Take my wife, for example: it might not be particularly gallant to say so, but she is not just a glass-half-empty type of women, she is so bloody negative about everything that she gives pessimism a bad name. Matters are so bad, in fact, that any number of dyed-in-the-wool local pessimists, people who wouldn’t have a good word to say about the Devil, will cross the lane rather than cross swords with her. It brings them down too much. Why is he telling us this, you ask, why is he being so open about it all? Simple. Not only does she not read this blog - as part of a broader strategy of not taking the blindest interest in any aspect of my life - but she wouldn’t even know how to turn on a computer. So the chances of her finding out that I am blackening her name with abandon and without ruth are closer to zero than the chances of Iran’s President Amadinejad being guest of honour at a bris. Am I exaggerating? Ask my sister, late of Istanbul, now resident in Warsaw. (I managed to convince her of the usefulness of staying one step ahead of the law.)
So being a - rather good-looking, quite charming, if somewhat raffish - 114-year-old but of a younger persuasion, I am concerned that I don’t develop that awful and awfully boring habit of complaining about everything, because complainers piss me off.

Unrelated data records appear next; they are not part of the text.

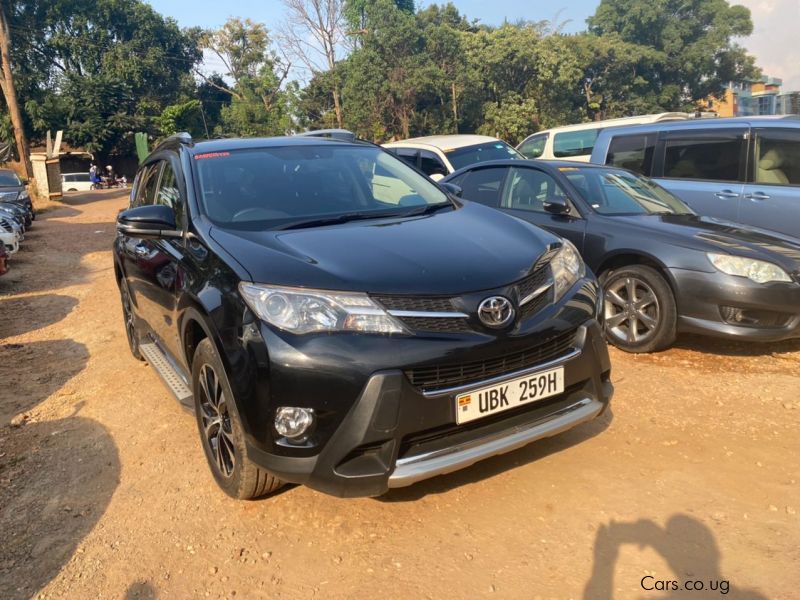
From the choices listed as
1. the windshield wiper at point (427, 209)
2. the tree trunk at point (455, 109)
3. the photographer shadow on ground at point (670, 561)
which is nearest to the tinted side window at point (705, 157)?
the windshield wiper at point (427, 209)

At this point my wife might feel inclined to make another guest appearance, but I feel you already have the picture and if there’s one thing worse than perpetual complaining, it is banging on a little too long. (The danger is that people might start to ask themselves: who’s the problem, her or you?)
I know you will be familiar with the type: they insist that not only do trains run half as efficiently and punctually as once they did, but people have forgotten the importance of manners (especially on trains, apparently), progress - ‘so-called progress’ - is anything but, why do they insist on
printing everything far smaller than they used to, time was once when a pint of beer/glass of wine/quick shag in the local brothel didn’t cost an arm and a leg and - a favourite of gentlemen of a certain age - pissing used to be so much easier (and you were able to empty your bladder in one go - there was none of this getting up and going to the john every 30 minutes. Bloody progress!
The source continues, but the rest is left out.